The construction of functional three-dimensional covalent organic frameworks (3D COFs) for gas separation, specifically for the efficient removal of ethane (C₂H₆) from ethylene (C₂H₄), is significant but challenging due to their similar physicochemical properties. In this study, we demonstrate fine-tuning the pore environment of ultramicroporous 3D COFs to achieve efficient one-step C₂H₄ purification. By choosing our previously reported 3D-TPB-COF-H as a reference material, we rationally design and synthesize an isostructural 3D COF (3D-TPP-COF) containing pyridine units. Impressively, compared with 3D-TPB-COF-H, 3D-TPP-COF exhibits both high C₂H₆ adsorption capacity (110.4 cm³ g⁻¹ at 293 K and 1 bar) and good C₂H₆/C₂H₄ selectivity (1.8), due to the formation of additional C-H···N interactions between pyridine groups and C₂H₆. To our knowledge, this performance surpasses all other reported COFs and is even comparable to some benchmark porous materials. In addition, dynamic breakthrough experiments reveal that 3D-TPP-COF can be used as a robust absorbent to produce high-purity C₂H₄ directly from a C₂H₆/C₂H₄ mixture. This study provides important guidance for the rational design of 3D COFs for efficient gas separation.

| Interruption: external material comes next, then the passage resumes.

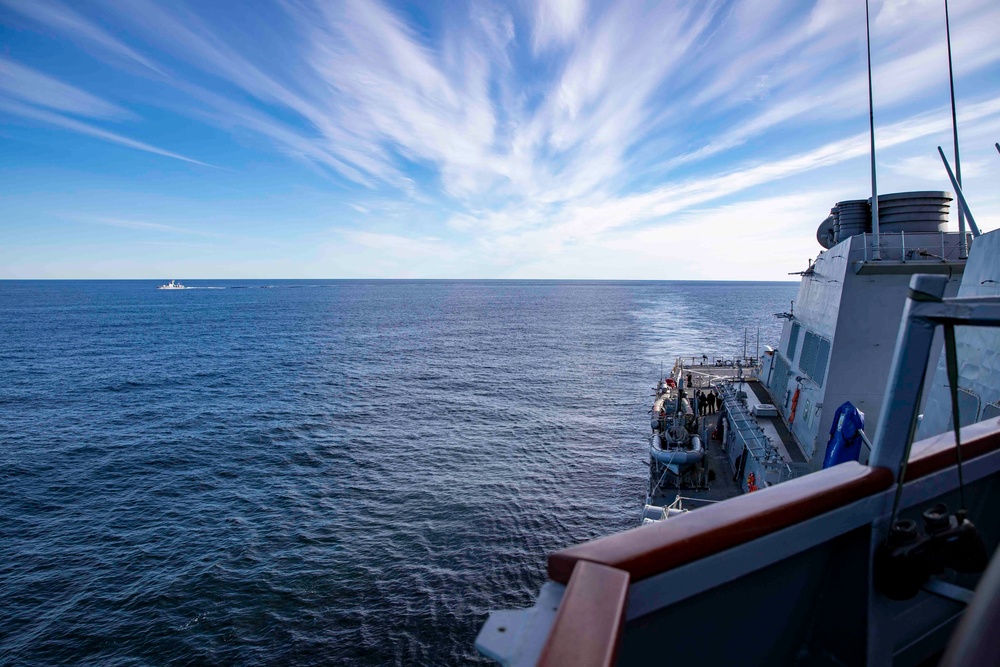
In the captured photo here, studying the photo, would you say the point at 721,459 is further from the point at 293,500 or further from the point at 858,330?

The construction of three-dimensional covalent organic frameworks for gas separation is challenging due to the similar physicochemical properties of the gas mixture. Here, the authors report functional three-dimensional covalent organic frameworks by fine-tunning the pore environment with pyridine units to achieve effective separation of ethane from ethylene.